Kurihara and colleagues [33] recently reported that MMP-9 was significantly elevated in blood samples from acute aortic dissection patients than in those from the patients with nonruptured chronic aortic aneurysm or healthy volunteers. The acute phase of thoracic aortic dissection is characterized by a prominent increase of MMP-8 plasma levels [34]. Smooth muscle cells in the dissected media increased MMP-2 production, which could promote elastin degradation in thoracic aortic dissection [35]. Low levels of plasma MMP8 can rule out acute aortic dissection in a minority of patients[36]. However, the performance of MMP-12 for the ocurrence of AD is presently unknown.

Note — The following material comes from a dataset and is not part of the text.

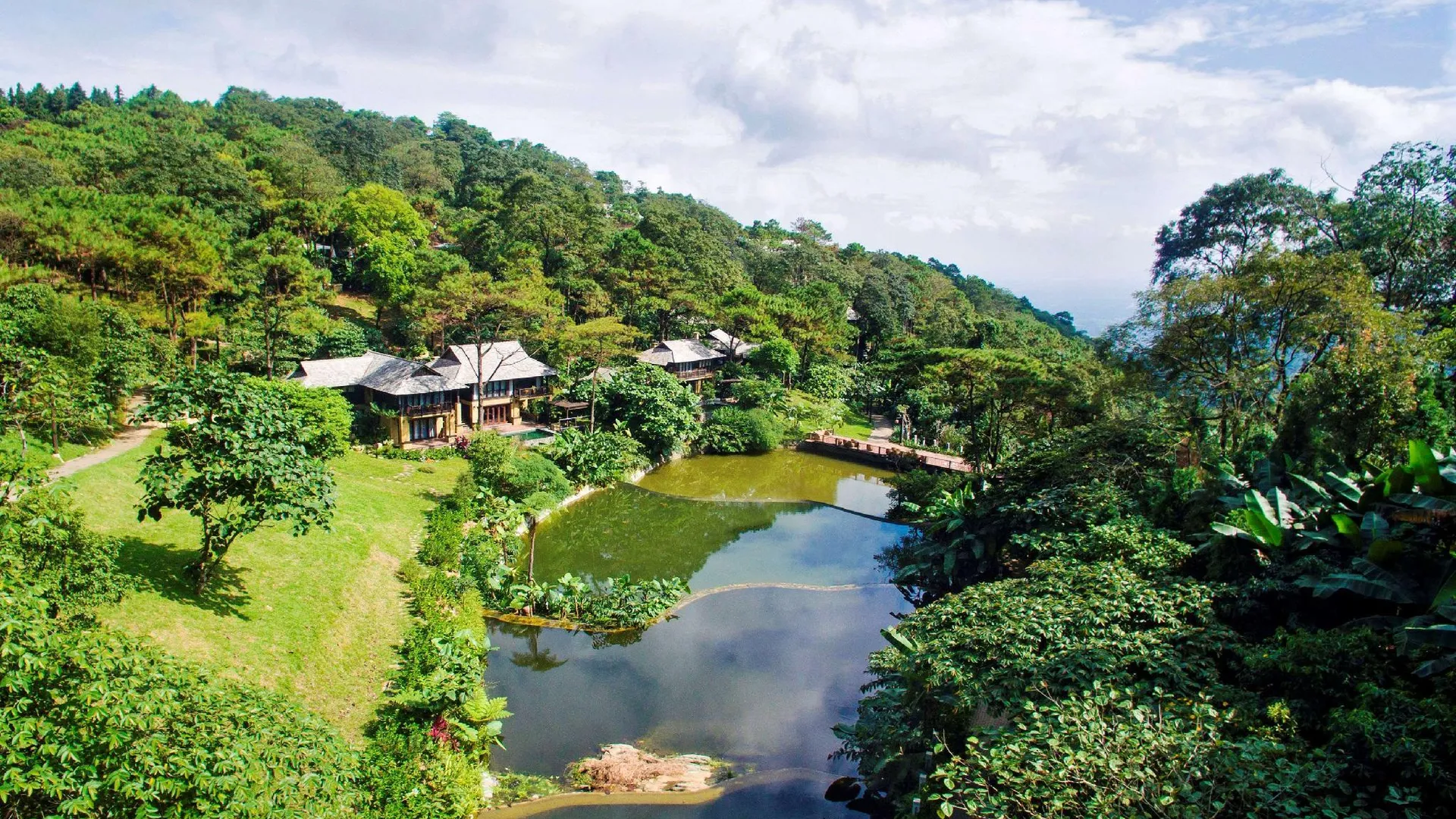 하노이 멜리아 바비 마운틴 리트리트 4성급 호텔 객실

Accordingly, through the combined use of a fluorogenic substrate and ELISA, the present study demonstrated that a continuous fluorescent signal and the level of MMP-12 could be detected from serum samples of AD. These results indicate that an ambient level of MMP-12 proteolytic activity exists within the blood circulation. With the occurrence of AD, serum MMP-12 activity was transiently increased. Thus, this study demonstrated for the first time that MMP-12 activity exists in the serum of AD. We also identified the presence and activation of MMP-12 within the entry site of aortic dissection, so, the results of the present study set the stage for future mechanistic studies especially in MMP-12 induction and activation on the development of AD.

Conclusions

These data reported here demonstrated that MMP-12 activity exists in the serum and aorta wall of AD. This new information adds to our understanding of the pathophysiology of the dissection. Measurement of serum MMP-12 levels with a peptide-based FRET assay or ELISA in AD is a simple and relatively rapid laboratory test, that can be used as a biochemical indicator of aortic disease. Further studies are required in order to draw precise conclusions on the clinical significance of serum levels of MMP-12 in diagnosis and prognostic applications in the treatment of this deadly disease.